Di-μ-chlorobis(1,5-cyclooctadiene) of iridium (I) and rhodium (I) ions are popular complexes which are employed in several homogenous catalytic reactions. They are mostly used as precursor catalysts in the development of catalytic systems for applications in different reactions well-reported in the literature [1]-[3]. The importance of these two complexes has attracted the attention to explore their structural and vibrational properties over the past years. A crystallographic study showed that both complexes retain D2h symmetry in the solid phase [4]-[6]. An infrared study on the assignments of ν(C=C), ν(M-Cl) and ν(M-olefin) vibrations [7] as well as the strength of metal-olefin bond interaction was also reported [8]. These studies showed that the molecular symmetry plays a role in understanding the electronic, structural properties as well as the catalytic activity. In the same sense, the symmetry of the diolefinic ligands used in complex build-up is essential in determining the symmetry of resulting complex. 1,5-cyclooctadiene (COD) was reported to have C2v symmetry in tub form but Ci in chair configuration [7] [8]. It commonly exits as C2v tub configuration in both liquid and solid states [7] for complexation, which results in D2h symmetry (Figure 1(a)) explained in literature for di-μ-chlorobis(1,5-cyclooctadiene) of both iridium (I), [Ir(µ-Cl)COD]2, and rhodium (I), [Rh(µ-Cl)COD]2 [7] [8]. Further analysis of the infrared and H-NMR spectra of the two complexes has been carried out, and the Raman spectra of the solid phase have been collected and interpreted. In this paper we highlight some of our findings which will be detailed in future in another article.

2. Experimental

The complex synthesis was carried out under an inert atmosphere with use of Schlenk-tube technique.

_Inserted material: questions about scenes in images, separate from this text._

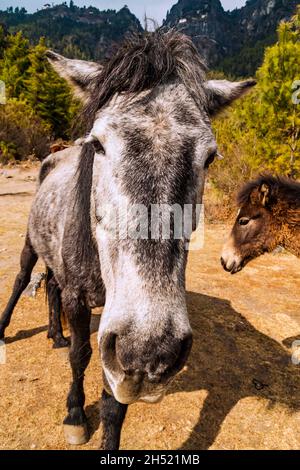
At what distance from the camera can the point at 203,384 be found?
11.1 feet

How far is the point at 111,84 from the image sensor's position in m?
1.74

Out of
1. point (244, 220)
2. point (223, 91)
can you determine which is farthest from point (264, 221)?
point (223, 91)

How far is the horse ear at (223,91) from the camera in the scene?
6.83 ft

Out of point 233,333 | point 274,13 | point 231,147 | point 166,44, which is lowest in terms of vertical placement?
point 233,333

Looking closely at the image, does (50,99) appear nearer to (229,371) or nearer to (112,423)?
(229,371)

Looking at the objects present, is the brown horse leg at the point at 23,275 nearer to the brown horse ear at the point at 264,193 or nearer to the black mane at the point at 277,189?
the black mane at the point at 277,189

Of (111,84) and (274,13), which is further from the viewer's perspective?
(274,13)

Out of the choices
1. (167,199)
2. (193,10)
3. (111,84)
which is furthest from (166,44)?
(193,10)

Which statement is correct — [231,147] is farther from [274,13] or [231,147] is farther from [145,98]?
[274,13]

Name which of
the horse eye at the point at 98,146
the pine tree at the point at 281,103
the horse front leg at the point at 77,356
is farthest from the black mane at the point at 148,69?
the pine tree at the point at 281,103

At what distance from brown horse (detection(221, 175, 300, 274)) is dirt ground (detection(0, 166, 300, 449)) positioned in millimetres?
988

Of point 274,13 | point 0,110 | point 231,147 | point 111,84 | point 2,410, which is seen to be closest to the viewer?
point 111,84

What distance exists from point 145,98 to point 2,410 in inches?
115

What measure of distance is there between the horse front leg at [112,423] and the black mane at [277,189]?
144 inches
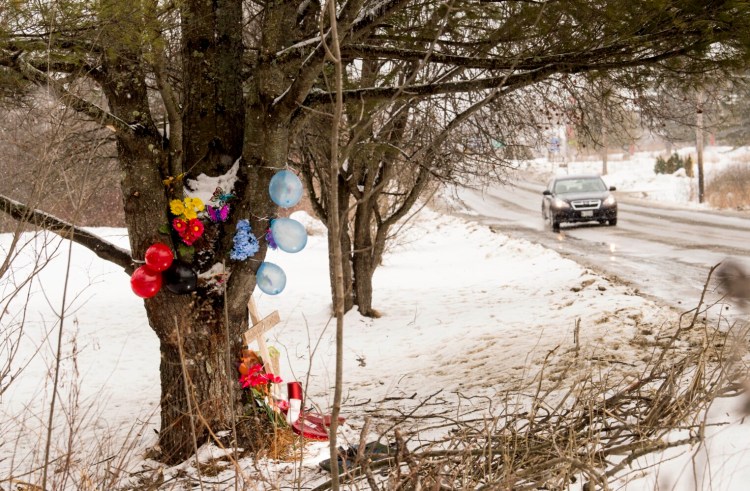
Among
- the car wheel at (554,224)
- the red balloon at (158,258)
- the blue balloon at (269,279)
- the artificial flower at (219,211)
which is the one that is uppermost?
the artificial flower at (219,211)

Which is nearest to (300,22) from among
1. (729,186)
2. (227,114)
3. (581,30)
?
(227,114)

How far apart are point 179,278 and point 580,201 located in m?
15.7

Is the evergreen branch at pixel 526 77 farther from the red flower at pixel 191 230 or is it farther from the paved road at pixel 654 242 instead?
the paved road at pixel 654 242

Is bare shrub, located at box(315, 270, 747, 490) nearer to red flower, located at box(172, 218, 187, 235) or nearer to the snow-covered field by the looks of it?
the snow-covered field

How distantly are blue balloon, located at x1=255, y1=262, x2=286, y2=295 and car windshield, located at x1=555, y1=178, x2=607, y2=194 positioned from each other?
51.0 feet

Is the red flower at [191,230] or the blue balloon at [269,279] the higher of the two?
the red flower at [191,230]

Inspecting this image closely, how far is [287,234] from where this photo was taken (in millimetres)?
5039

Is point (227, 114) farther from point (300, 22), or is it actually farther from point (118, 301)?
point (118, 301)

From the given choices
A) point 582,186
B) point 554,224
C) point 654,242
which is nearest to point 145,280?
point 654,242

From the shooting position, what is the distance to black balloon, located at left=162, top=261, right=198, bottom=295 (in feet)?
15.8

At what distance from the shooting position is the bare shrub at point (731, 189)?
23881mm

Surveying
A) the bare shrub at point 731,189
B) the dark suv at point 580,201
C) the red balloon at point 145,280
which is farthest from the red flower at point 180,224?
the bare shrub at point 731,189

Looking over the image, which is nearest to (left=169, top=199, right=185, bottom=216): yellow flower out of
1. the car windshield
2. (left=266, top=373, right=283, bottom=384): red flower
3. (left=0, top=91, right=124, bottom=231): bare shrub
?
(left=0, top=91, right=124, bottom=231): bare shrub

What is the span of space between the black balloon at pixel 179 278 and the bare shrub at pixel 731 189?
73.0 feet
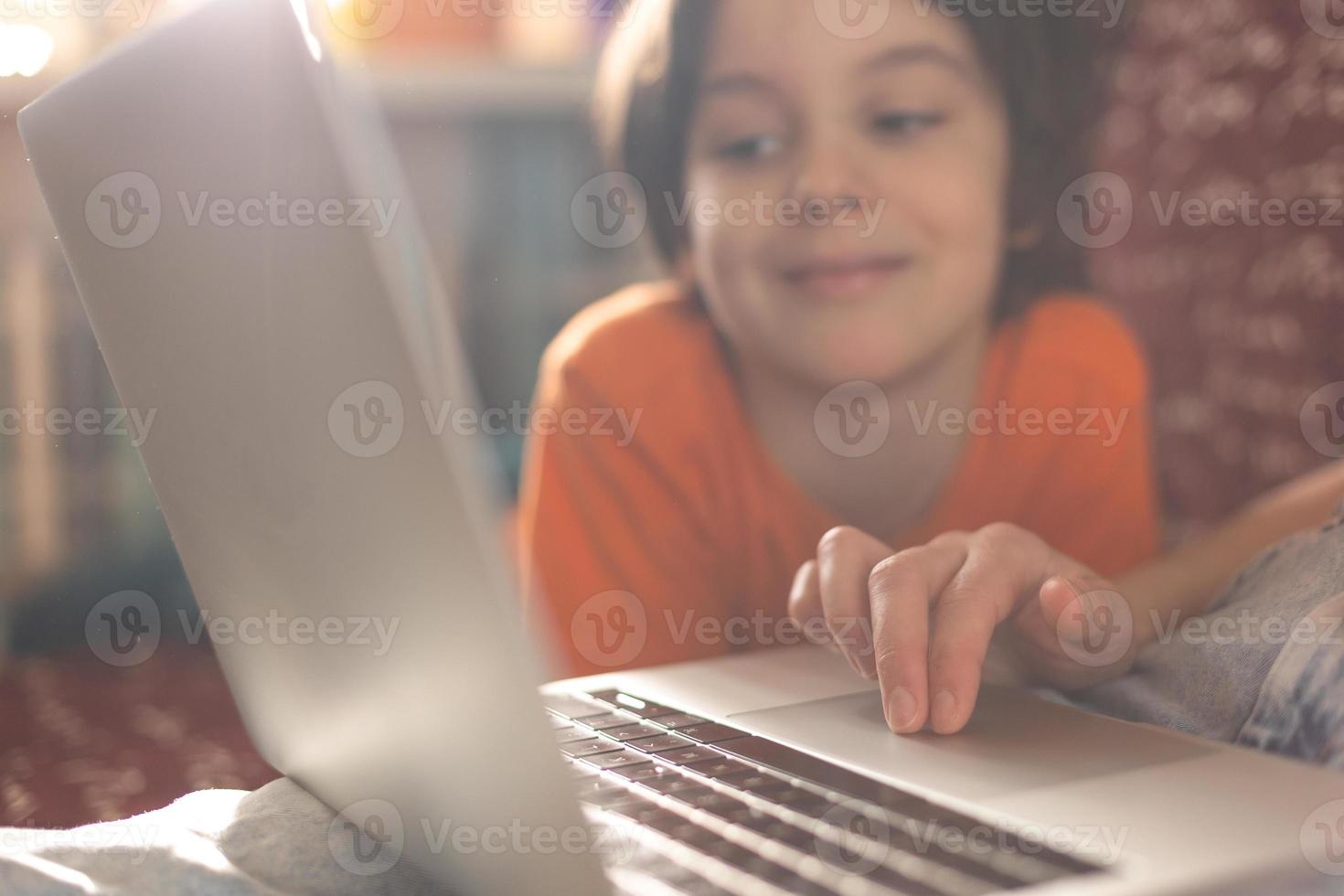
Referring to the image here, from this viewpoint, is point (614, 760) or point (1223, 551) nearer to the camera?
point (614, 760)

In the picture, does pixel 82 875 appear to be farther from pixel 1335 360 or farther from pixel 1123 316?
pixel 1123 316

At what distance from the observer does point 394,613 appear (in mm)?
307

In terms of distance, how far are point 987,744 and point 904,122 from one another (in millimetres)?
669

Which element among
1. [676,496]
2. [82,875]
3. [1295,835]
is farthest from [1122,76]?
[82,875]

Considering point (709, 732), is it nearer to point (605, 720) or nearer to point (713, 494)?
point (605, 720)

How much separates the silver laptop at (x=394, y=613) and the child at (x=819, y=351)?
0.60 metres

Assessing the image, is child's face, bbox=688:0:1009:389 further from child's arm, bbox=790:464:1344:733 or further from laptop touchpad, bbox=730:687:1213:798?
laptop touchpad, bbox=730:687:1213:798

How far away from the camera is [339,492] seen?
1.00 ft

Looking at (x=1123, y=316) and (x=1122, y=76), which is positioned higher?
(x=1122, y=76)

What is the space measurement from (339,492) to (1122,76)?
1.23 meters

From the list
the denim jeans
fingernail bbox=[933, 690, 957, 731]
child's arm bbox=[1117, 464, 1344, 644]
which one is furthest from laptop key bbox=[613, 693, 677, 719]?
child's arm bbox=[1117, 464, 1344, 644]

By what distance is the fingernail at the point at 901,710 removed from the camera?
445mm

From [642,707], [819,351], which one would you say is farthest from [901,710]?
[819,351]

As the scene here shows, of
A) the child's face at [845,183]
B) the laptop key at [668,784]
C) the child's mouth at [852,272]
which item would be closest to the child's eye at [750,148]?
the child's face at [845,183]
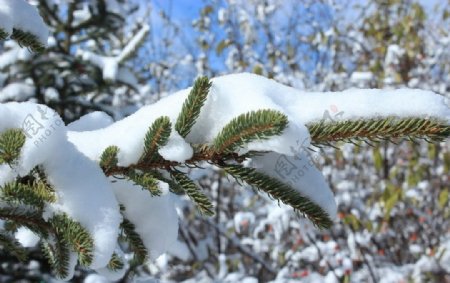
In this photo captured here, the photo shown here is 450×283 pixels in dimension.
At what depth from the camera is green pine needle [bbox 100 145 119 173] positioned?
35.4 inches

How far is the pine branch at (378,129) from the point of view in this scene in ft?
2.56

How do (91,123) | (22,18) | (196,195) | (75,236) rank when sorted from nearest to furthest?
(75,236) → (196,195) → (22,18) → (91,123)

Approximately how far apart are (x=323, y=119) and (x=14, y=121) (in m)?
0.52

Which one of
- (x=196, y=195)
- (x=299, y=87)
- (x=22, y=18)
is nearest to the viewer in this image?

All the chemicals used for this research work were purchased from Sigma Aldrich Chemicals and used without further purification while the solvents used in the synthesis were first purified using standard procedures and distilled under argon before use.

2.1. Synthesis of [Ir(µ-Cl)COD]2

6 mL of distilled water, 2.2 mL of isopropanol and 1.2 mL of 1,5-cyclooctadiene were measured into 50 mL two neck round bottomed flask. The solvent mixture was first purged with argon after which a condenser was connected to the flask. Then, the mixture was refluxed for 1hour prior to the addition of 1 g of IrCl3 and further refluxed for 8 hours after the addition under strong stirring. The suspended liquid was removed via cannula and the cold methanol was added to red oil left to effect formation of red crystalline solid. The solid was later filtered, washed with cold methanol and dried under vacuum.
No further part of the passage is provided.